12| Kurva Distingtif

Màu nền
Font chữ
Font size
Chiều cao dòng

Apakah kau pernah melihat pemandangan di mana dua sobat kental sejak orok yang selalu menempel rekat seperti upil dengan ingusnya di waktu flu, lalu mendadak saja jadi renggang, berjauhan, dan bertingkah layaknya orang asing yang tak pernah saling mengenal?

Itu yang bisa langsung Kiano simpulkan, semenjak menyapa keduanya karena tak sengaja bertemu di tengah lalu lintas yang ramai.
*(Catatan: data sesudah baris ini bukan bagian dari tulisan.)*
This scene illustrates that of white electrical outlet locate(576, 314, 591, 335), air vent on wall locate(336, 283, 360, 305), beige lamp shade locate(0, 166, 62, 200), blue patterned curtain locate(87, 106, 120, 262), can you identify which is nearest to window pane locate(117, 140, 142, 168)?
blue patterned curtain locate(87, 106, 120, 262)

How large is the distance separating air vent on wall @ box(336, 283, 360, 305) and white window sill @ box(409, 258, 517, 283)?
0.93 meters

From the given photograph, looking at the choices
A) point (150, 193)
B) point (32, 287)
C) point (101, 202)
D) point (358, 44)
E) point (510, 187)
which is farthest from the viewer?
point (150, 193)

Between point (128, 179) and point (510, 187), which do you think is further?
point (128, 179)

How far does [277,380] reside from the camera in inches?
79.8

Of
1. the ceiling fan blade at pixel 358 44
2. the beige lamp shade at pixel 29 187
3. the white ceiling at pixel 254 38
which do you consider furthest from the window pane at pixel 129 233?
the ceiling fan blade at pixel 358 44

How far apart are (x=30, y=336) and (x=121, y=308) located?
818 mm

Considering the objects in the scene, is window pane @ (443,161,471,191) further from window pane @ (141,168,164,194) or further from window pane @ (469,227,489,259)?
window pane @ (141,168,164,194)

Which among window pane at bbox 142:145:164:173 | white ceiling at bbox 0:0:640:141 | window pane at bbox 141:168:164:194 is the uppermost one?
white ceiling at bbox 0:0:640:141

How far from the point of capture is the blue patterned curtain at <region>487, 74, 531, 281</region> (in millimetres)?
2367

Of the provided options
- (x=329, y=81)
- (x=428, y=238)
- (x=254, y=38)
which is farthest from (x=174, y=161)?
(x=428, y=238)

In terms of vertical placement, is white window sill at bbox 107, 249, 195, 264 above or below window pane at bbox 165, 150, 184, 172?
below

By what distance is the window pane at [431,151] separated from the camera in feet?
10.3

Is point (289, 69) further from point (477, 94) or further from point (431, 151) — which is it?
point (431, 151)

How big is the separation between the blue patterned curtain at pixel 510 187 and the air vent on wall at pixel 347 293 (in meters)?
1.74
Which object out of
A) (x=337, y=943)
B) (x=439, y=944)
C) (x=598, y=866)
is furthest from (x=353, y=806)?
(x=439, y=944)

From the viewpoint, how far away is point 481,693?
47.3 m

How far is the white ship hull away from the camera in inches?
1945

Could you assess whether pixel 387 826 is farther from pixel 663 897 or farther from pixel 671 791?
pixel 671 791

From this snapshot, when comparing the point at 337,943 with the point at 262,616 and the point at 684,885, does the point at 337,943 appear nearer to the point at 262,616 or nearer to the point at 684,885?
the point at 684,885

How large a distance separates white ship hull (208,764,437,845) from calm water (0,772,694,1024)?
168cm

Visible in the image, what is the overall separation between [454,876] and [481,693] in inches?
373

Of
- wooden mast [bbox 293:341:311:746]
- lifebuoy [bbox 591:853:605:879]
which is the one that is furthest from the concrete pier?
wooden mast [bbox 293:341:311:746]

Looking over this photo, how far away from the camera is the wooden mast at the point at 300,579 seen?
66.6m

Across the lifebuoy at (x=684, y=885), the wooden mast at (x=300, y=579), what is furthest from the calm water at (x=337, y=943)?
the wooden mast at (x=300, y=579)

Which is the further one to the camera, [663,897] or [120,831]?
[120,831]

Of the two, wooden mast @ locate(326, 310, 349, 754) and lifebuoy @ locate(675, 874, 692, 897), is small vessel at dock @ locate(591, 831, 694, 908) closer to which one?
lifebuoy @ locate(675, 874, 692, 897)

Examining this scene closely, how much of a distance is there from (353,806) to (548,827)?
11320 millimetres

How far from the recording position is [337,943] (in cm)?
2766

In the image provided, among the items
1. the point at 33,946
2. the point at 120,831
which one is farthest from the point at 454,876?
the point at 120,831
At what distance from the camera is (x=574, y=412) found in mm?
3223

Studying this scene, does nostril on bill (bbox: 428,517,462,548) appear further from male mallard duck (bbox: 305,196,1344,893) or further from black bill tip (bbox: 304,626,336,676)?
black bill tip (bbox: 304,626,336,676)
Pada akhirnya, mereka memutuskan berangkat bersama tanpa bicara sepatah kata. Lampu merah sudah berganti hijau. Mat dan Kiano langsung tancap gas. Sembari berusaha menyamakan laju sepeda motornya dengan Mat, Kiano berdesis-desis pelan, bermaksud menarik perhatian Mat saja untuk menanyakan alasan di balik penampakan muka Bintang yang keruh. Akan tetapi, Mat tak kunjung peka dan hanya fokus menatap jalanan lurus di hadapannya.

Ah, sudahlah. Ini tidak akan berjalan baik. Kiano melirik singkat pada Bintang yang duduk di jok belakang, menempati posisi sejauh mungkin dari punggung Mat. Motor Kiano tersusul. Bintang yang memang duduknya menghadap ke belakang dan beradu punggung dengan Mat pun kini menatapnya sarat akan hasrat kesumat untuk mengamuk. Aura gelap terus-terusan mengungkung sosok Bintang, membuat bulu kuduk Kiano berdiri tegak, ngeri-ngeri sedap.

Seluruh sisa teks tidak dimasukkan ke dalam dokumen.